Шли самолеты в ночи. С земли не было видно не только опознавательных знаков, но и самих самолетов, однако все определили безошибочно — идут советские самолеты: так мощно и ровно, без подвывания, работали их моторы.

Услышав ровный шум моторов, Виктор сначала сел на кровати, а потом накинул поверх нижней рубашки полушубок, сунул босые ноги в сапоги и выскочил на крыльцо. За ним устремилась и Клава. Он долго шарил глазами между звезд, а когда взглянул на Слепыши, ему показалось (а может, так было и на самом деле?), что к окнам многих домиков прильнули взволнованные лица. И он, не имея сил сдержаться, обнял Клаву за плечи, прижал к себе, прикрыл полой полушубка и несколько раз повторил:

— Вот оно, Клавонька, наше счастье, вот оно… Григорий, услышав шум моторов первой группы самолетов, немедленно ввалился в землянку и крикнул:

— За мной, орелики!

И потому, что в его голосе не улавливалось даже намека на тревогу, одевались особенно быстро и кое-как. Когда выскочили из землянки, Григорий, сняв шапку, стоял на полянке и, казалось, затаив дыхание, слушал небо. Оно — невероятно темное, звездное и глубокое — пело ревом моторов. Не одного, не двух, а многих.

Мороз покусывал уши и щеки, но Каргин и все остальные стояли на полянке, подняв лица к небу.

Если Каргин с товарищами чуть не плакали от счастья, то Пауль с Гансом не могли радоваться, они, каждый по-своему, думали примерно об одном: врала, безбожно врала пропаганда Геббельса, когда уверяла, что авиация русских полностью уничтожена.

Неужели Каргин и его товарищи правы, утверждая, что все обещания и заверения Гитлера наглое вранье?
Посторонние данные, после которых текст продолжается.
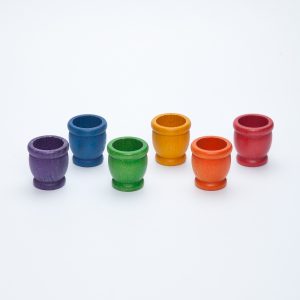 Grapat Mates Coloured, 6 Pieces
Этот вопрос особенно мучителен потому, что возник уже в который раз. Хотелось надеяться, что русские хоть в чем-то ошибаются…
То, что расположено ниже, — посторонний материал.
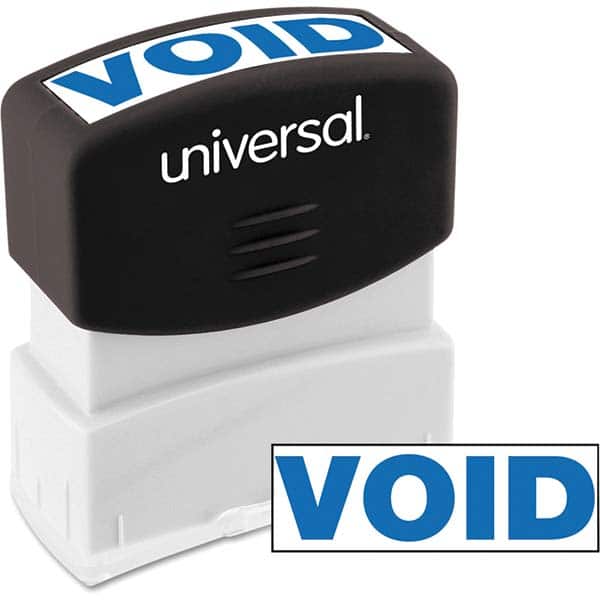 UNIVERSAL - Pre-inked Stock Stamps Type: Message Message: VOID - Americas Industrial Supply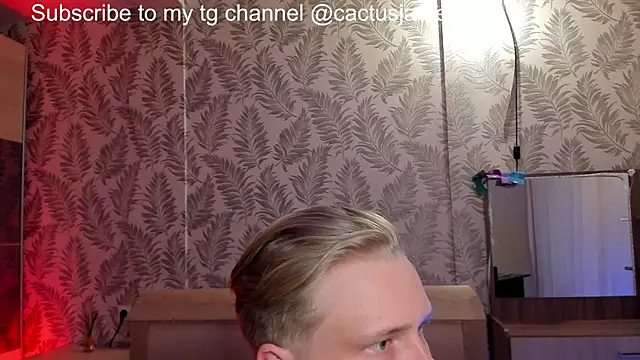 Cactus  James online show from 12.04.25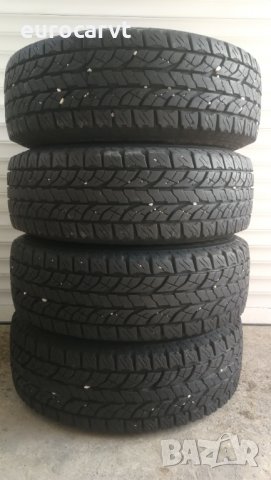 4 броя гуми YOKOHAMA Geolandar A/T-S 265/75R16 с джанти за Nissan Pathfinder / Navara d40 7JX16'', снимка 2 - Гуми и джанти - 35451992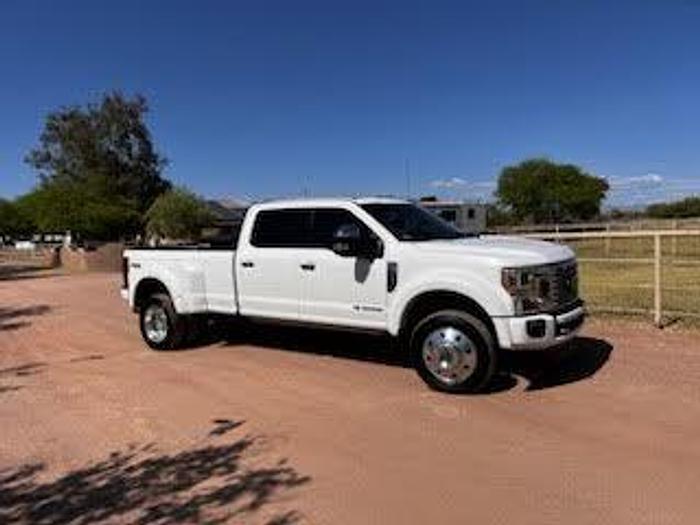 Used 2021 Ford F450 Platinum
Еще не стих гул моторов последней группы самолетов, как небо на западе разом обесцветилось, а еще через какое-то мгновение земля вздрогнула, и осыпался снег с ветвей ели. С этого момента взрывы следовали один за другим, и небо постепенно наливалось кровью.

— Интересно, чего они там бомбят, чего? — уже который раз спрашивал Юрка.
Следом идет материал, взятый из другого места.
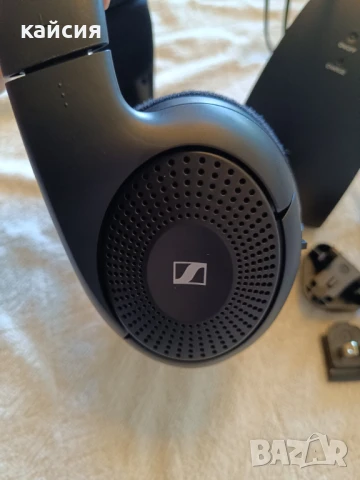 Безжична система Sennheiser RS 120-W, снимка 3 - Слушалки и портативни колонки - 50801596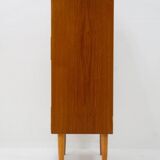 Commode en teck des années 60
— Станцию на железной дороге, — наконец ответил Григорий так уверенно, словно это он давал летчикам боевое задание.

— Не похоже. На земле что-то самостоятельно рвется, — не согласился с ним Каргин.

— Они… Там склад бомб, — сказал Пауль, повернулся и зашагал к землянке.

— Склад бомб? А почему ты нам ничего не сказал о нем? — крикнул вслед Григорий.

Пауль будто не услышал вопроса, он шел к землянке, не оглядываясь. За ним, опустив голову, плелся Ганс.

— Сложна человеческая душа, — сказал Каргин, провожая их глазами.

Его поняли правильно: Пауль и Ганс по собственному желанию несли караульную службу, участвовали в выполнении не одного боевого задания, но еще ни разу при них не применялось оружие против их соотечественников; сегодня они впервые стали свидетелями того, как другие откровенно радовались силе удара своей армии.

Это поняли и нарочно подольше задержались на полянке.

Спустившись в землянку, Пауль сразу почти упал на нары и обхватил руками голову так, словно она вот-вот могла лопнуть от распиравших ее мыслей; как обручи, легли его руки.

Рядом с ним пристроился Ганс и сидел, затаившись.

А Пауль думал, искал выход из тупика, в котором оказался. Отшатнуться от русских, забыть, что именно им обязан жизнью? Это выше его сил; он уже не верил ни Гитлеру, ни тем идеалам, ради которых Германия будто бы и начала войну; он уже точно знал, что в этой войне бог (вера в него нисколечко не ослабела) не на стороне немцев, не он направляет их оружие.